# Lecture 3: Fuzzy If-then & Fuzzy Reasoning

### Fuzzy If-then rule

Fuzzy If-then rules basically encodes fuzzy relations.

If $x$ is $A$, then $y$ is $B$.

In $A$ and $B$ are linguistic values defined by fuzzy sets on universes of discourse $X$ and $Y$. $x$ is $A$ => Antecedent / premise ; $y$ is $B$ => Consequence / conclusion

### Fuzzy Reasoning (aka) Generalised Modus Ponens

Fuzzy If-then rule $\subseteq$ Fuzzy relation $=$ Fuzzy set

Existing information are encoded as rules using the [[#Fuzzy If-then rule]] and is used to make real-time inference. But the question is how to decode the encoded information?

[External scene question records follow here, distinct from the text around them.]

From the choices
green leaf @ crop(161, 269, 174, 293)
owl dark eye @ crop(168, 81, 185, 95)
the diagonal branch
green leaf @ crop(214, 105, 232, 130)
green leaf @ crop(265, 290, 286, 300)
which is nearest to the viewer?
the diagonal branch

There are various methods for decoding, a few popular ones are shown below

1. Mamdani’s implication $$R = A \rightarrow B = A \times B = \int\limits_{X\times Y}\mu_A(x)\wedge \mu_B(y) / (x,y)$$

2. Zadeh’s max-min implication $$R = A \rightarrow B = \int\limits_{X\times Y}(1-\mu_A(x))\vee \mu_A(x)\wedge \mu_B(y) / (x,y)$$

But for the course, only Mamdani’s interpretation is used for decoding. However, a more generalised form this decoding processes (inference process) is called compositional rule of inference. This is explained by the below image.

#### Single Rule With Single Antecedent

A rule signifies the existing encoded information (If $x$ is $A$, then $y$ is $B$). On the other hand, antecedent is the fact that is provided to be inferred ($x$ is $A^`$).

In such cases,

$$\mu_{B^{'}}(y) = \mu_{A^{'}}(x) \circ (A \rightarrow B)$$

$$\mu_{B^{'}}(y) = \vee_x[ \mu_{A^{'}}(x) \wedge \mu_{A}(x) \wedge \mu_{B}(y)]$$

$$\mu_{B^{'}}(y) = [\vee_x(\mu_{A^{'}}(x) \wedge \mu_{A}(x))] \wedge \mu_{B}(y)$$

Degree of match or Degrees of compatibility

$$w = \vee_x(\mu_{A^{'}}(x) \wedge \mu_{A}(x))$$

$w$ is the degree of match between the $A$ and $A^{'}$

#### Single Rule With Multiple Antecedent

Rules: If $x$ is $A$ and $y$ is $B$, then $z$ is $C$

Antecedent: $x$ is $A^{'}$ and $y$ is $B^{'}$

$\mu_{C^{'}}(z) = [\vee_x(\mu_{A^{'}}(x) \wedge \mu_{A}(x))] \wedge [\vee_y(\mu_{B^{'}}(y) \wedge \mu_{B}(y))] \wedge \mu_{C}(z)$

$$W_1 = \vee_x(\mu_{A^{'}}(x) \wedge \mu_{A}(x))$$

$$W_2 = \vee_y(\mu*{B^{'}}(y) \wedge \mu_{B}(y))$$

Always check if the multiple antecedent are “and” or “or”. Based on the which the operator between the firing weights ($W_i$) need to be used.

#### Multiple Rules With Multiple Antecedent

Rules:

1. $A_1 \times B_1 \rightarrow C_1$
2. $A_2 \times B_2 \rightarrow C_2$

Antecedent:

1. $x$ is $A^{'}$ and $y$ is $B^{'}$

$$\mu_{C^{'}}(z) = (A^{'} \times B^{'}) \circ (R_1 \vee R_2)$$

$$\mu_{C^{'}}(z) = ((A^{'} \times B^{'}) \circ R_1 )\vee((A^{'} \times B^{'}) \circ R_2)$$